- _Exercise objective_
Find every line in the records below that contains the word "centimetres" and copy each one. Case counts.

- _Materials provided_
>> Start
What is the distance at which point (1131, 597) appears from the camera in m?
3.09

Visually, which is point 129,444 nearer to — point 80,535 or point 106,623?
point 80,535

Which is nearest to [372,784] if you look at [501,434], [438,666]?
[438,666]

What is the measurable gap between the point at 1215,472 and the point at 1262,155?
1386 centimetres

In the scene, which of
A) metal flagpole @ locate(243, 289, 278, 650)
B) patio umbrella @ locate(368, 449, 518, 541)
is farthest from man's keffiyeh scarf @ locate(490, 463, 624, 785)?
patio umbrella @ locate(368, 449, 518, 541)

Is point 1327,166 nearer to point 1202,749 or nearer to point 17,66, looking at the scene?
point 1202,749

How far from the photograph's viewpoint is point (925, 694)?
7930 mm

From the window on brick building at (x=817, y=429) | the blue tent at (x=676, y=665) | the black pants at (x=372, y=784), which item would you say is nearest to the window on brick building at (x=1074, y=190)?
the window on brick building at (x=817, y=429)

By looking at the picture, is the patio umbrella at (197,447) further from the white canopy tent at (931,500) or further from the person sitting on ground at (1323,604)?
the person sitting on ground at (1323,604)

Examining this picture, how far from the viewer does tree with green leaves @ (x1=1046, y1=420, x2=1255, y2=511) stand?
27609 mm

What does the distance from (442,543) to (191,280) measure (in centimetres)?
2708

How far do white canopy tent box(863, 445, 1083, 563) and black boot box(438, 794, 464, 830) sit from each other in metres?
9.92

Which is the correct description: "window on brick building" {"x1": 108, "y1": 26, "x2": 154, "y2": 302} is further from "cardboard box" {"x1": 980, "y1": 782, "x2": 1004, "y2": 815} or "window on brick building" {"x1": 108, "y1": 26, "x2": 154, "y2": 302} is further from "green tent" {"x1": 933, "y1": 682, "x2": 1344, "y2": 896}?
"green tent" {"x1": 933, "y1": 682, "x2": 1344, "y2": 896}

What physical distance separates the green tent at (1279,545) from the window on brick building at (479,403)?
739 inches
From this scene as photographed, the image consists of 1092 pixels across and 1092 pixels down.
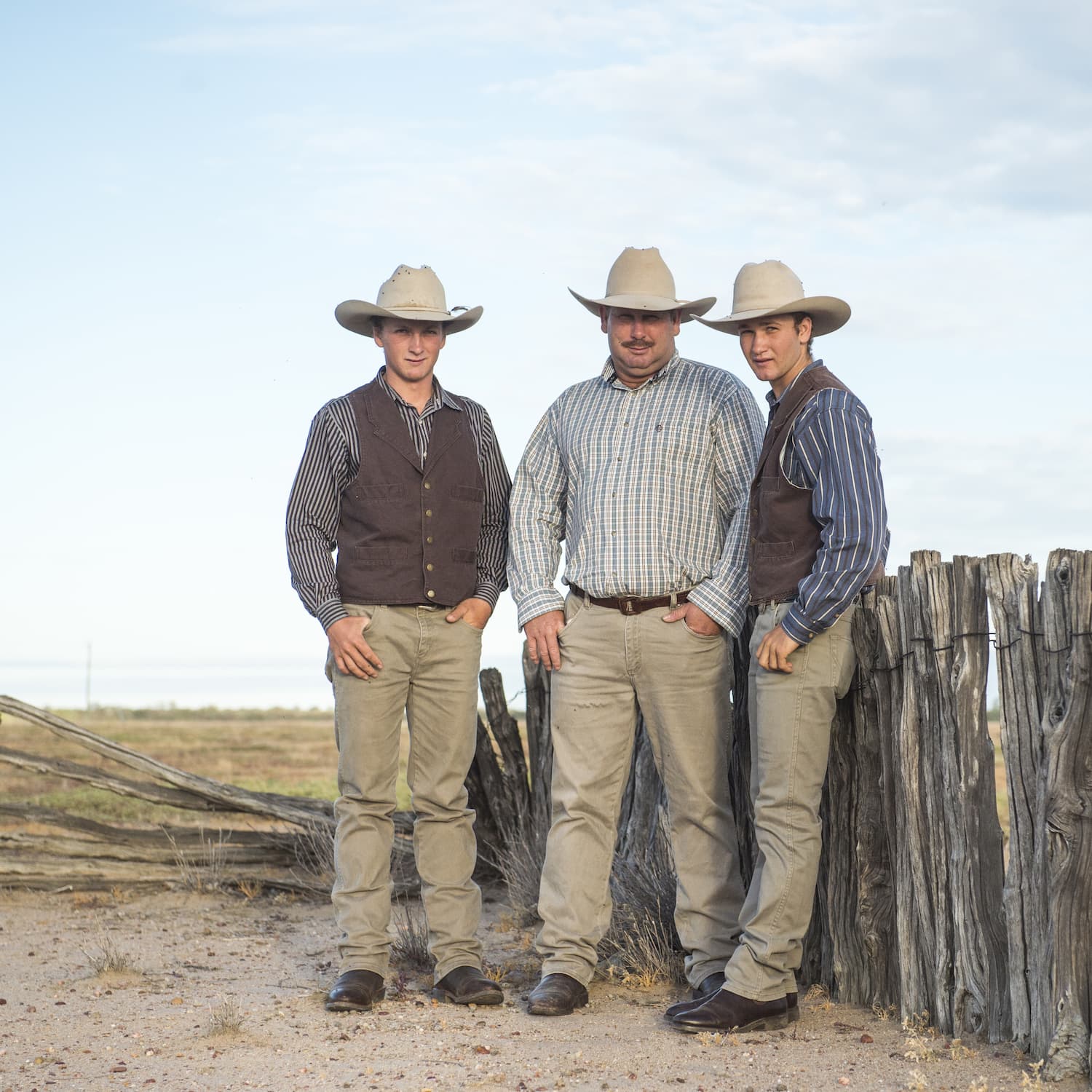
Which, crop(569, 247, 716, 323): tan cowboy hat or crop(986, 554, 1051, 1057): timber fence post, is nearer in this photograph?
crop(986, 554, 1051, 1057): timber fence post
>> End
>> Start
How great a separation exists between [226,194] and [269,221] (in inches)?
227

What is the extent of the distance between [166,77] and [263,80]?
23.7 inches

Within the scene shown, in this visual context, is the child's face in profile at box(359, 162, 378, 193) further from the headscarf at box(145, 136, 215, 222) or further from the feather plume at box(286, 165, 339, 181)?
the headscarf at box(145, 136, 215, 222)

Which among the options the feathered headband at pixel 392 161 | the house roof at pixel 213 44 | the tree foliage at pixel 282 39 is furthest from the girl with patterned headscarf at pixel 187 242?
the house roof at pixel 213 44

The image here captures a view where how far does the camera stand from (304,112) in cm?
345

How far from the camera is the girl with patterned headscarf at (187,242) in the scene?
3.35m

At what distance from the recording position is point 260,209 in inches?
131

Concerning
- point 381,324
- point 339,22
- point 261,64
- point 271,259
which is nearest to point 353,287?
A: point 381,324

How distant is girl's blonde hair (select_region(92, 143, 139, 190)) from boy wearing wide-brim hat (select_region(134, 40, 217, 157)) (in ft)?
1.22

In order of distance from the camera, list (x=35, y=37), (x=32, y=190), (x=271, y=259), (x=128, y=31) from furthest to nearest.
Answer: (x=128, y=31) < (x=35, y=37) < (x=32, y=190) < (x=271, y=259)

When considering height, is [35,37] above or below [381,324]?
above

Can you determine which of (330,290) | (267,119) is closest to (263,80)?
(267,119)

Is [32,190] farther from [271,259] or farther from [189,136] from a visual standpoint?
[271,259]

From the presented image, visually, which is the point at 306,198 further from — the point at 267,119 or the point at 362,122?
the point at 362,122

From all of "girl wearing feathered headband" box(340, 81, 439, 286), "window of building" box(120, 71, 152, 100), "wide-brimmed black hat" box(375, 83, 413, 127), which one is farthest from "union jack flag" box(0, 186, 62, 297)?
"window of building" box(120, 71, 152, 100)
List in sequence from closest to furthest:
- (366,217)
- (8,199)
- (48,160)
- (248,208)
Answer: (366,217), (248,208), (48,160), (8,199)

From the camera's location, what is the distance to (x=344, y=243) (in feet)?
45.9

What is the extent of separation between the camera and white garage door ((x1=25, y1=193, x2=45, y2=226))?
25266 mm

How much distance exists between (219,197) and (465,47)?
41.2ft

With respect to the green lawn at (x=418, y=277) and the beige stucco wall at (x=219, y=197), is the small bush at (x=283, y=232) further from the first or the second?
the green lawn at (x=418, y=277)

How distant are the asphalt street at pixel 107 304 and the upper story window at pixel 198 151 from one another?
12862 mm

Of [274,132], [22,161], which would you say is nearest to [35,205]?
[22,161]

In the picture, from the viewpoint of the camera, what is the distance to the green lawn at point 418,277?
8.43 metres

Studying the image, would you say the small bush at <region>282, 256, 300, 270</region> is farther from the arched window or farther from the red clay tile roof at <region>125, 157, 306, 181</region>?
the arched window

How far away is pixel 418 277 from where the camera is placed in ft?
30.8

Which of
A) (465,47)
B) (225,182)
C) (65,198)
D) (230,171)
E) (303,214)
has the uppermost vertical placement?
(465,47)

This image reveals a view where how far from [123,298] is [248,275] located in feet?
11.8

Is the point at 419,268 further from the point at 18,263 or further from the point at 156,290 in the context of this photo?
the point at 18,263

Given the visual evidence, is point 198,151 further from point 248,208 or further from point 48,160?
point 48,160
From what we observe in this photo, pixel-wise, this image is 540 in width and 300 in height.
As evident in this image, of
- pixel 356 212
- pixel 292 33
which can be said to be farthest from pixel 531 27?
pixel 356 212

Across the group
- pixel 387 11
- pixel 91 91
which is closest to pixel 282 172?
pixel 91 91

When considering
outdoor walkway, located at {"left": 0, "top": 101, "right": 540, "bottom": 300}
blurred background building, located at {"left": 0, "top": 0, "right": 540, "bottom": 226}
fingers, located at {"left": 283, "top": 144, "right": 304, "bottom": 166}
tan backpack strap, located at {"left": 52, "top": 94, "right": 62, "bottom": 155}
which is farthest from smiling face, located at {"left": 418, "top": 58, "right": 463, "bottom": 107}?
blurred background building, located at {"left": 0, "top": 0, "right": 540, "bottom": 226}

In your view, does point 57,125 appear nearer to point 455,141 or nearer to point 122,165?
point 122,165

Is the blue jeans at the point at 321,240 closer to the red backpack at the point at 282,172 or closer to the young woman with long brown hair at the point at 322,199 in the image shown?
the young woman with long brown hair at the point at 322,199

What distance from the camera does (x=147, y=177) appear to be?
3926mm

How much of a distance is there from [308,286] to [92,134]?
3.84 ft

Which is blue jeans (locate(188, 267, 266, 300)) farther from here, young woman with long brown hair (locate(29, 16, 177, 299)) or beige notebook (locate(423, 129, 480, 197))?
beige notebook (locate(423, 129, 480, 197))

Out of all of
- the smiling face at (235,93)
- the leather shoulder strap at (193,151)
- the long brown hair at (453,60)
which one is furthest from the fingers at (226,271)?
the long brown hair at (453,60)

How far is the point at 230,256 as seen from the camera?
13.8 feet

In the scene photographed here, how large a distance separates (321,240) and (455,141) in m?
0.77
>> End
>> Start
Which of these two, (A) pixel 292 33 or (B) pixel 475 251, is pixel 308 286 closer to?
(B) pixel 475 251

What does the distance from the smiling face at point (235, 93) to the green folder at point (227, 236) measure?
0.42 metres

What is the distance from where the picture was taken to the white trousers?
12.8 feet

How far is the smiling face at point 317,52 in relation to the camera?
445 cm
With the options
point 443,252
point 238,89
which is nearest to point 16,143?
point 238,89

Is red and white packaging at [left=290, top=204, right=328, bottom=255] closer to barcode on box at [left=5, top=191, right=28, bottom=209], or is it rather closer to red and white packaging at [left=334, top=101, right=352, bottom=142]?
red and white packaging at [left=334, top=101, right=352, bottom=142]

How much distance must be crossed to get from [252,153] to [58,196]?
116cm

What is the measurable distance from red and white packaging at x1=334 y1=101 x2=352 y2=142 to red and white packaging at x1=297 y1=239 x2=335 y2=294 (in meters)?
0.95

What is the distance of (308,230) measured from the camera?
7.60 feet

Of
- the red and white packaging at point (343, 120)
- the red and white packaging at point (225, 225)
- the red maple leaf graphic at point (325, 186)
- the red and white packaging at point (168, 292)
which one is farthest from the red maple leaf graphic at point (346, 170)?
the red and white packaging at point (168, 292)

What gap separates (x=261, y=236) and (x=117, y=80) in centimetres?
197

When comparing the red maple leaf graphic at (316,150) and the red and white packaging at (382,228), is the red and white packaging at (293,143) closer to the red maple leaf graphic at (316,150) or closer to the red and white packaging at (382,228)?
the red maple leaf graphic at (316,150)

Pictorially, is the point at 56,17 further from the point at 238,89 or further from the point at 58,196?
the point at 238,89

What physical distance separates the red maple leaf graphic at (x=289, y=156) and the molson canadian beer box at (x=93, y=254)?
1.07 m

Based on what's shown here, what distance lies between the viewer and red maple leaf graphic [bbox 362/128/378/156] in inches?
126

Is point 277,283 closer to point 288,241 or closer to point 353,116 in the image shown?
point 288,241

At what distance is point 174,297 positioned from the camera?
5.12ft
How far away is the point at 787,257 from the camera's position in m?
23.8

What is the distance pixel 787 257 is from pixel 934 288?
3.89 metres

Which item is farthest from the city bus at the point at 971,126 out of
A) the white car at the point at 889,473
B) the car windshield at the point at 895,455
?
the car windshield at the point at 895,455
>> End
- _Solution_
1386 centimetres
What does the distance from (442,543) to (191,280) measure (in centimetres)?
What gap separates (x=261, y=236) and (x=117, y=80) in centimetres?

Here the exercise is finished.